Square has been testing the card over the past year by giving prototypes to employees to carry in their wallets. The prototype cards were all-black and did not display Square's logo on the face of the card -- showing nothing except the cardholder's name. But after repeated queries, the magazine reported, "Square finally confirmed that it's not launching a credit card."
The most likely reasons for the project's demise, according to the magazine's sources: a Square card would risk angering Visa, MasterCard and the banks that issue payment cards; and it would potentially create many new legal requirements for Square.
The card project was essentially a physical version of Square's Card Case digital wallet, which the company announced in 2011. Like digital wallets from Google, Isis and others, the all-digital version got little use from consumers and little interest from merchants.
But Square executives reportedly liked the idea of a plastic debit card that would be controlled by Square and thus cut out the interchange fees that had to be paid out of every transaction to card brands such as Visa and MasterCard, as well as to card-issuing banks. Square charges its merchants 2.75 percent of the value of each transaction, but most of that goes to interchange fees. As a result, Square's card-processing business is only minimally profitable. The company lost $100 million in 2014, according to the Wall Street Journal.
However, if Square cut out interchange fees on a Square card, it would risk alienating the financial partners it still had to deal with to process transactions taken by merchants using its flagship product. Those partners might also resent the direct competition from Square. Major card brands could make rule changes that would effectively cut Square's card out for merchants that accept Visa and MasterCard.

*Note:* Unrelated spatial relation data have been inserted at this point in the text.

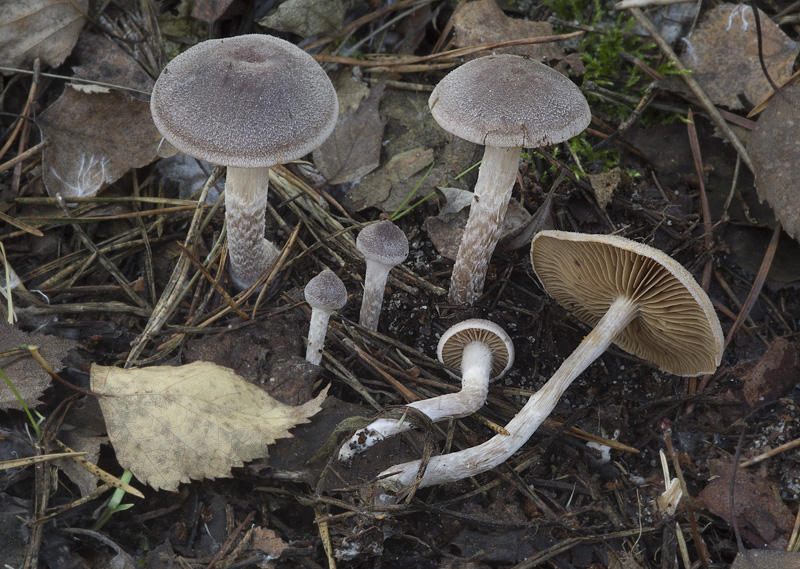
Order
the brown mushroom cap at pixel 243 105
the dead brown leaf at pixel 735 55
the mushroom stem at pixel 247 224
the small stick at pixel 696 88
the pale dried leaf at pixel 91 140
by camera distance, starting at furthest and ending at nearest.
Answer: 1. the dead brown leaf at pixel 735 55
2. the small stick at pixel 696 88
3. the pale dried leaf at pixel 91 140
4. the mushroom stem at pixel 247 224
5. the brown mushroom cap at pixel 243 105

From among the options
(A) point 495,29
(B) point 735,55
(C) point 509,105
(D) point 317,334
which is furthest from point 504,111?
(B) point 735,55

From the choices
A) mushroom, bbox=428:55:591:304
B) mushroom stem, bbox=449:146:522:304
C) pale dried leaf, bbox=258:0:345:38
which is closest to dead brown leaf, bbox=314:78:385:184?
pale dried leaf, bbox=258:0:345:38

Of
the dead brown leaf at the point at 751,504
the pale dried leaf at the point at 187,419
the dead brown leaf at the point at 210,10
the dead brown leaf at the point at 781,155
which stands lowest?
the dead brown leaf at the point at 751,504

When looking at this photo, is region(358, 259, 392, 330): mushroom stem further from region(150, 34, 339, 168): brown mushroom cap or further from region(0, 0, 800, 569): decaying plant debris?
region(150, 34, 339, 168): brown mushroom cap

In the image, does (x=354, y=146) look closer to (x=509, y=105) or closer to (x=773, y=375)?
(x=509, y=105)

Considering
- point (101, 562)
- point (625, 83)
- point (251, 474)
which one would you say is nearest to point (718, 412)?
point (625, 83)

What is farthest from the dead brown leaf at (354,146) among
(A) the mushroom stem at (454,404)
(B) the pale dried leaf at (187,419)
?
(B) the pale dried leaf at (187,419)

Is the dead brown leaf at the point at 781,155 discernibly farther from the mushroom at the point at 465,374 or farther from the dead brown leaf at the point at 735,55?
the mushroom at the point at 465,374
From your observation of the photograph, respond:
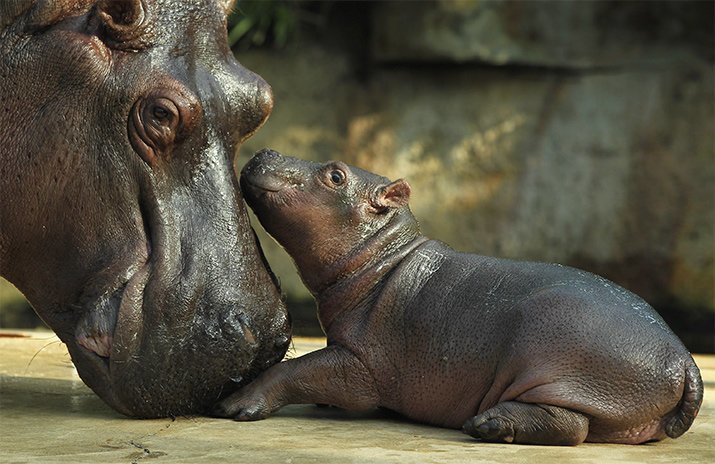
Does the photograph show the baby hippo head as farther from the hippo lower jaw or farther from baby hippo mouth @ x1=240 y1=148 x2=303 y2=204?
the hippo lower jaw

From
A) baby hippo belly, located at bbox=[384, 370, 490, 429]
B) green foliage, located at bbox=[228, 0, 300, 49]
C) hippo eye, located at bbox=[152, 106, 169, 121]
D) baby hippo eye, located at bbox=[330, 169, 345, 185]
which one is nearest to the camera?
hippo eye, located at bbox=[152, 106, 169, 121]

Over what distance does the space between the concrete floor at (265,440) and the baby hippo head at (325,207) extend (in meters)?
0.52

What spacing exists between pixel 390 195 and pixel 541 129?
6171 mm

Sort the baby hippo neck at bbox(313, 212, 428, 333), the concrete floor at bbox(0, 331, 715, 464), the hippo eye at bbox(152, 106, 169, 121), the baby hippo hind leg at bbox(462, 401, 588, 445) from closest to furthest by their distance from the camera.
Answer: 1. the concrete floor at bbox(0, 331, 715, 464)
2. the baby hippo hind leg at bbox(462, 401, 588, 445)
3. the hippo eye at bbox(152, 106, 169, 121)
4. the baby hippo neck at bbox(313, 212, 428, 333)

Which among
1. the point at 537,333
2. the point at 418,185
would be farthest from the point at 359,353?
the point at 418,185

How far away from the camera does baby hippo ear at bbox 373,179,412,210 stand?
169 inches

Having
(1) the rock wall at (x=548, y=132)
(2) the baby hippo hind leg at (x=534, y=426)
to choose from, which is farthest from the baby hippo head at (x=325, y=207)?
(1) the rock wall at (x=548, y=132)

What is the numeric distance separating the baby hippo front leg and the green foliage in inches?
256

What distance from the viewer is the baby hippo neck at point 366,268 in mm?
4168

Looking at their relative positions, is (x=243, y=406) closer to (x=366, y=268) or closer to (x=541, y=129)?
(x=366, y=268)

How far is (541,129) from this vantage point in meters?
10.3

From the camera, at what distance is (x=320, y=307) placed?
428cm

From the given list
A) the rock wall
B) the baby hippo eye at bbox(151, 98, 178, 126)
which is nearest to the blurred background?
the rock wall

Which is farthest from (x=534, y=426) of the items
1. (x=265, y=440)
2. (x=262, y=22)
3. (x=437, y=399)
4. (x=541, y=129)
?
(x=262, y=22)
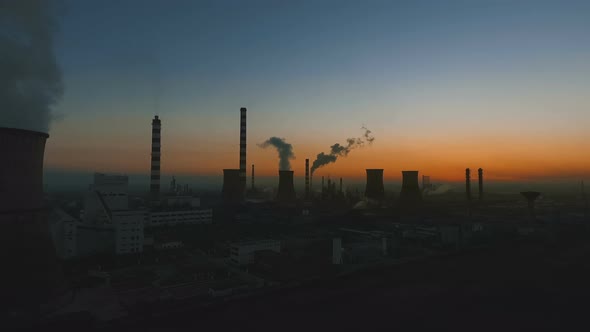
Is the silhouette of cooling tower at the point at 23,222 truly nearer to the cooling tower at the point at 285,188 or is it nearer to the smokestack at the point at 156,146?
the smokestack at the point at 156,146

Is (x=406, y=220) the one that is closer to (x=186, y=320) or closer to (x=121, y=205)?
(x=121, y=205)

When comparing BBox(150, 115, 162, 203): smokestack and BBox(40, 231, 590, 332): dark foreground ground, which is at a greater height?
BBox(150, 115, 162, 203): smokestack

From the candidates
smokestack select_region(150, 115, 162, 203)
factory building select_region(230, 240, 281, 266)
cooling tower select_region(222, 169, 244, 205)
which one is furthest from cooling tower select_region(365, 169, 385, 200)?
factory building select_region(230, 240, 281, 266)

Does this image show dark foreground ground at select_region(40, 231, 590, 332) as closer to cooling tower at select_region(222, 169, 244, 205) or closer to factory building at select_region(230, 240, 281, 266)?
factory building at select_region(230, 240, 281, 266)

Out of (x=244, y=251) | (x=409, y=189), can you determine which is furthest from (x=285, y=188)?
(x=244, y=251)

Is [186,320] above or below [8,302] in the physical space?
below

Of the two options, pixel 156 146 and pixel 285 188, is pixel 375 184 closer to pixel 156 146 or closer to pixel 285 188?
pixel 285 188

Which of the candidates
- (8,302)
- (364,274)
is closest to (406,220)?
(364,274)
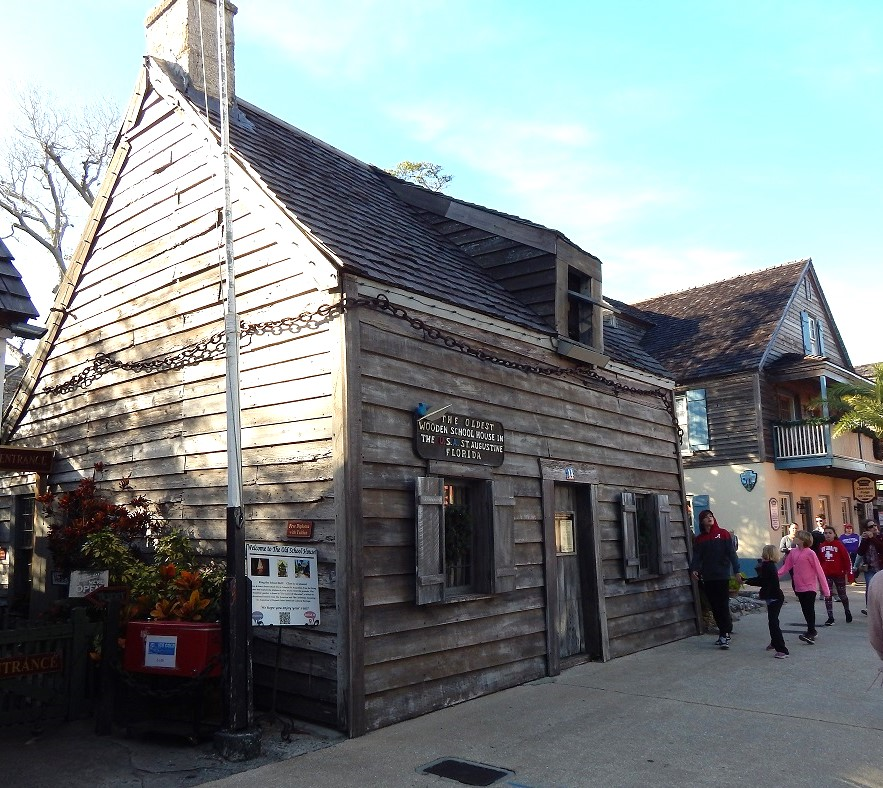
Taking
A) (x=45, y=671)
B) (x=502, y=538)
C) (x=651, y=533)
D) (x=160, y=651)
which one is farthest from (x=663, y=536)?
(x=45, y=671)

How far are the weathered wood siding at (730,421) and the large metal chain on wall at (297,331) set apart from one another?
1209cm

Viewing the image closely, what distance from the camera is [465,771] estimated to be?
17.5 feet

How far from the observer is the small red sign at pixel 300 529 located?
21.9ft

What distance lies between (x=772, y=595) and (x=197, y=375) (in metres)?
7.04

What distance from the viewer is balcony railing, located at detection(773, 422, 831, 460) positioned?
21.6 metres

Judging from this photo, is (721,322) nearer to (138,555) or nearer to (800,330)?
(800,330)

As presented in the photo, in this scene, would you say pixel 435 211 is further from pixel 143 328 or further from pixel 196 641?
pixel 196 641

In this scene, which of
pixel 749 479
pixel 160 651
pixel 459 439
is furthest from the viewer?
pixel 749 479

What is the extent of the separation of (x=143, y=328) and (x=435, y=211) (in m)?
4.23

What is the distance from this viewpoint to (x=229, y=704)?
5.64 meters

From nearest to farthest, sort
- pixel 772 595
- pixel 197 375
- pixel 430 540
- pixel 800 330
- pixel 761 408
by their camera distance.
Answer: pixel 430 540, pixel 197 375, pixel 772 595, pixel 761 408, pixel 800 330

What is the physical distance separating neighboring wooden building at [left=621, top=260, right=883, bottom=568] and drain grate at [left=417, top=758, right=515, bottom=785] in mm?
17375

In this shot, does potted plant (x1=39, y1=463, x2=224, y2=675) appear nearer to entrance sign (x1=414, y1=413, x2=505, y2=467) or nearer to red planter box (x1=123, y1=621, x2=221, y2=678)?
red planter box (x1=123, y1=621, x2=221, y2=678)

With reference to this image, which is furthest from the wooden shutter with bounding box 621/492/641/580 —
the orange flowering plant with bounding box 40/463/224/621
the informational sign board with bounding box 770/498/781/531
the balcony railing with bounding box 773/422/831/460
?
the balcony railing with bounding box 773/422/831/460
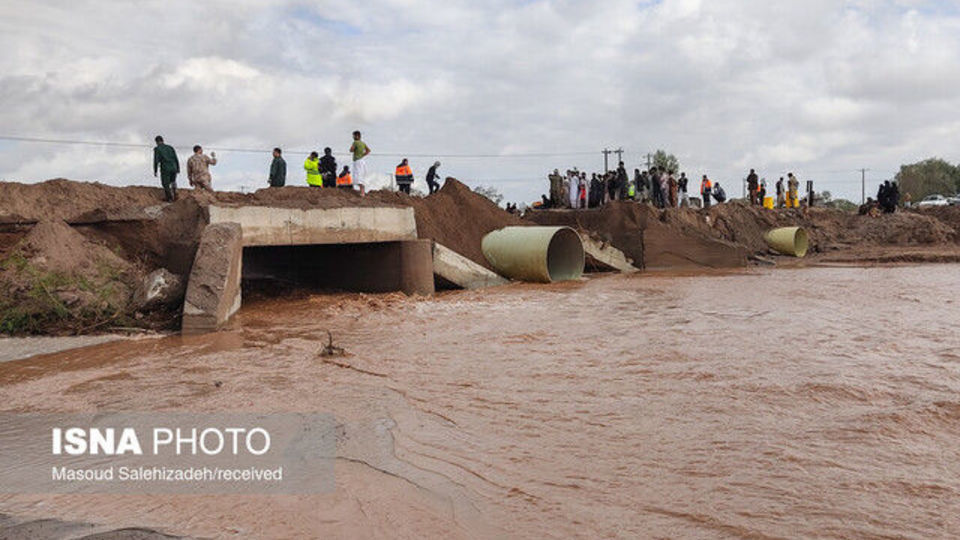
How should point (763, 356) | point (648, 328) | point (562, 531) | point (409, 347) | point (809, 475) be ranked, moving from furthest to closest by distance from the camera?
point (648, 328)
point (409, 347)
point (763, 356)
point (809, 475)
point (562, 531)

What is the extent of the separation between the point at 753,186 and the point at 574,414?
1137 inches

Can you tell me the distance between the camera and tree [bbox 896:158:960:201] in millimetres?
65875

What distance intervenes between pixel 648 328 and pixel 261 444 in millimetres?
6570

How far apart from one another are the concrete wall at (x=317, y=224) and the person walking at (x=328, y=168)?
7.69 feet

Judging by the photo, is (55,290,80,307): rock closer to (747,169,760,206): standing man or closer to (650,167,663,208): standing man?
(650,167,663,208): standing man

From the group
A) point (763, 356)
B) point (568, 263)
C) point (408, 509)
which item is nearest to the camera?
point (408, 509)

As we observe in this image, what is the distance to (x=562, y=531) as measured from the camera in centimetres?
372

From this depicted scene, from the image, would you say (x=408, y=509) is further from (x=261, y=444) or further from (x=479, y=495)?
(x=261, y=444)

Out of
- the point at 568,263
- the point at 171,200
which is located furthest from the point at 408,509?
the point at 568,263

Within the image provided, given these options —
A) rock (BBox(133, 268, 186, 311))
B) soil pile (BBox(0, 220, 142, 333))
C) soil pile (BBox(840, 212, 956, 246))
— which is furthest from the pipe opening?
soil pile (BBox(840, 212, 956, 246))

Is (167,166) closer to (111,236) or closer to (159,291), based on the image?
(111,236)

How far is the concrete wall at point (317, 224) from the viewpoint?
12742 mm

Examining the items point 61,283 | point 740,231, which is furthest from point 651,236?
point 61,283

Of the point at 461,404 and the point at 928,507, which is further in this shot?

Square might also have been required to get a banking license, sources speculated to the magazine.
But if those were the top reasons for Square's decision to stay out of the business of issuing payment cards, the current round of complications in the payment-card business might have carried at least as much weight.
Square is not alone in wanting to eliminate traditional interchange fees. A group of large retail chains led by Walmart has been working to develop an interchange-free payments system under the name MCX. Square would need the cooperation of those large retailers for its own card, and a Square debit card wouldn't necessarily be accepted by other merchants either.
In addition, most large retailers are involved in long-running lawsuits over interchange fees with Visa, MasterCard and banks. Square's risk of irritating those financial partners could spill over into the legal arena.
Another hurdle would be the shift to payment cards containing EMV chips along with magnetic stripes. Starting in October 2015, the cost of a fraudulent transaction will be borne by whoever has the lowest level of security, whether that is a merchant who cannot read EMV cards, a processor that can't make use of its security features, or a card issuer that does not include an EMV chip. (Square announced in July that an EMV version of its card reader will be available later this year.)
Square may also have seen the risk of card fraud as too big a problem. After cutting traditional card brands out of the transaction process, it would be Square's problem to decide would would have to swallow the cost of fraudulent transactions. While Square can dictate those terms to its existing small-merchant customers, as a card issuer it would have to negotiate with larger merchants, including the biggest chains.